◆ THE TASKS
a. In the passage on twist-field amplitudes, what condition is necessary and sufficient for a non-vanishing amplitude of two twist fields from intersections i and j and two antitwist fields from intersections k and l?
b. Please write out the part of the passage on twist-field amplitudes that opens with the words "This can be" and closes with "for $r_1=0$ in this limit.", substituting "Fourier transform" for "Poisson resummation".

◆ PASSAGE SHOWN
This can be seen explicitly from the string amplitude. As $x\to 0$
or $x\to 1$ only one of the terms  gives a massless exchange after
Poisson resummation. In particular, for the  $x\to 0$ limit one
needs to do a Poisson resummation in $r_2$ to see that only the
second term survives in this limit. The first term, which contains
$d_1(i,j)$, goes to zero even for $r_1=0$ in this limit.
Analogously, only the first term contributes in the $x\to 1$
limit.

To determine the overall normalization of the amplitude we proceed
as in the previous subsection. Instead of two s-channel poles and
two t-channel poles from gauge bosons living respectively on brane
1 and 2, we now get in the amplitude (\ref{four}) just two
s-channel poles, one for each type of gauge bosons. The
normalization constant is still given by equation (\ref{con}),
however.

One can ask if similar results hold for four-point amplitudes of
twist fields coming from more than two intersections. Clearly an
amplitude of a twist-antitwist pair from intersection i with a
twist from intersection j and an antitwist from intersection k is
not possible since the fields coming from intersection i must be
separated by a lattice translation which forces k=j. However,
four-point amplitudes of fields coming from four different
intersections are possible. In this case there will be a minimum
non-zero distance between each pair of twist fields which will
depend on the particular brane configuration. At most one lattice
configuration exists for a given set of twist fields all coming
from different intersections. The necessary and sufficient
condition for a non-vanishing amplitude of two twist fields from
intersections i and j and two antitwist fields from intersections
k and l is i-k=l-j. Such amplitudes do not contain massless
exchanges though and so their overall normalization cannot be
determined directly by the above method. Nevertheless, this
normalization constant is part of the quantum amplitude, which is
independent of the global effects of the lattice, and hence it
must be also given by (\ref{con}).

◆ RECORD LIST
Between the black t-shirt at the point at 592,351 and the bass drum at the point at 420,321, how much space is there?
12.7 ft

==

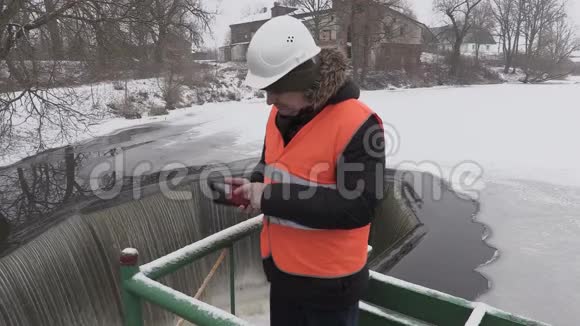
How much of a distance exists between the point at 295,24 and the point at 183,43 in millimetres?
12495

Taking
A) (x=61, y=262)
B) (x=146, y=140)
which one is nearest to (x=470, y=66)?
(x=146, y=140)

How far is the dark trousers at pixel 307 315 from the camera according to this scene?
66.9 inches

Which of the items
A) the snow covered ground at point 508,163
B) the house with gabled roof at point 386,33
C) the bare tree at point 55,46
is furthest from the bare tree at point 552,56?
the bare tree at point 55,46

◆ TASK RESULTS
a. i-k=l-j

b.
This can be seen explicitly from the string amplitude. As $x\to 0$
or $x\to 1$ only one of the terms  gives a massless exchange after
Fourier transform. In particular, for the  $x\to 0$ limit one
needs to do a Fourier transform in $r_2$ to see that only the
second term survives in this limit. The first term, which contains
$d_1(i,j)$, goes to zero even for $r_1=0$ in this limit.